Monday, 6 January 2014

In the Eurozone

Nearly time to put the Christmas decorations away, but not
just yet. I know it is traditional to take them down either
yesterday or today, but ours make the place look cheerful
in this rather dreach weather. You may notice the rather odd
addition to our manger scene. He comes out every year and
is called Dally. 
The first of January saw the beginning of the end of the Lat, which many are quite sad about here in Latvia; although there are some older folks for which is not a problem as they have seen rather a lot of changes of currencies over the years and at least the Euros have bigger coins that are easier to see. It was quite common to see an old lady hand over a pocketful of change for the cashier to sort through, as it was almost impossible to tell a 1 santim coin from a 2 santim coin. We still had some Lats leftover and so we have just about spent them all now, we have until the 15th January. 

Some green grass, but not much
Being in the Eurozone means there is now no more confusion between Latvia and Estonia for me when I'm travelling, since Estonia was already in the Eurozone. There were worries of prices going up with the switch, but since I don't buy much or take much notice of prices when I do - it is what it is!- as our Swedish friend is fond of saying. It is the kind of attitude we have developed over the years of travelling, after it became much to complicated to convert back to a currency we were familiar with. However, I do know my milk, from my local farmer, has gone down in price. It should be 57c per litre but it was reduced to 55c - easier to add up I guess.

EXERCISE 1:
In the post about Latvia's switch to the euro, what price was the local farmer's milk reduced to?

SUPPLIED INFORMATION:
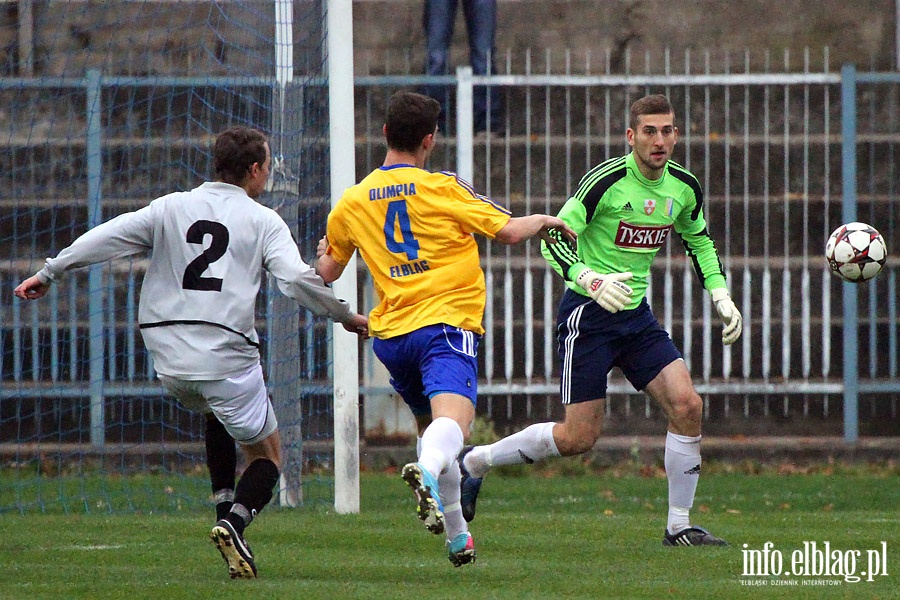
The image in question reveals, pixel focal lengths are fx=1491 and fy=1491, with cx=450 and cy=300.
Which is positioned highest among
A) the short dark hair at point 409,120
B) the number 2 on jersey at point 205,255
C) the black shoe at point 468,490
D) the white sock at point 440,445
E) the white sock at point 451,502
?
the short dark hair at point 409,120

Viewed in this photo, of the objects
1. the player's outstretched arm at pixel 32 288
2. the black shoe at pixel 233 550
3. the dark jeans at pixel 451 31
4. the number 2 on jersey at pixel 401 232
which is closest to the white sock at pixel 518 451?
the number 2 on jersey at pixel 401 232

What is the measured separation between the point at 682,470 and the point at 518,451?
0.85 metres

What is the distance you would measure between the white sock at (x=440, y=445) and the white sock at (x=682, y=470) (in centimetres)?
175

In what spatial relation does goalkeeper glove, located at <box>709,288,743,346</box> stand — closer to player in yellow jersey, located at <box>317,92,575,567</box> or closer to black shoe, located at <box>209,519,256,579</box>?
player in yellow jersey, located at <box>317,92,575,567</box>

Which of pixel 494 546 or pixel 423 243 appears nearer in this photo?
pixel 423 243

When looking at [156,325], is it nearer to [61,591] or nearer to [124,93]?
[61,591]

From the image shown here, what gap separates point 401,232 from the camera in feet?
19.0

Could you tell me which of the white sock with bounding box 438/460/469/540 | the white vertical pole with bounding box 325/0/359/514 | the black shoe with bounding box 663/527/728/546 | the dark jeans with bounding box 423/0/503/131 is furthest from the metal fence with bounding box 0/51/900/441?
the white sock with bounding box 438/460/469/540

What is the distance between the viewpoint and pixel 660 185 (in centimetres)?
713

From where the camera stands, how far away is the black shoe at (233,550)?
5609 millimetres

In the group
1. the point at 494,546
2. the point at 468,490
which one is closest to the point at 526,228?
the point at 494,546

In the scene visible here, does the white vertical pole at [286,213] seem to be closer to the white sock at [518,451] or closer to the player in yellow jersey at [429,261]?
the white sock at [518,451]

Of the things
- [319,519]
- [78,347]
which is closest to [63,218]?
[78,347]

...

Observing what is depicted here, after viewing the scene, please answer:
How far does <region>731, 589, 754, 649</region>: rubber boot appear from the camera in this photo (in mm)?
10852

EXERCISE 2:
Return every line in the rows above that contains the string "scene".

SOLUTION 1:
55c per litre

SOLUTION 2:
In the scene visible here, does the white vertical pole at [286,213] seem to be closer to the white sock at [518,451] or closer to the player in yellow jersey at [429,261]?
Observing what is depicted here, after viewing the scene, please answer:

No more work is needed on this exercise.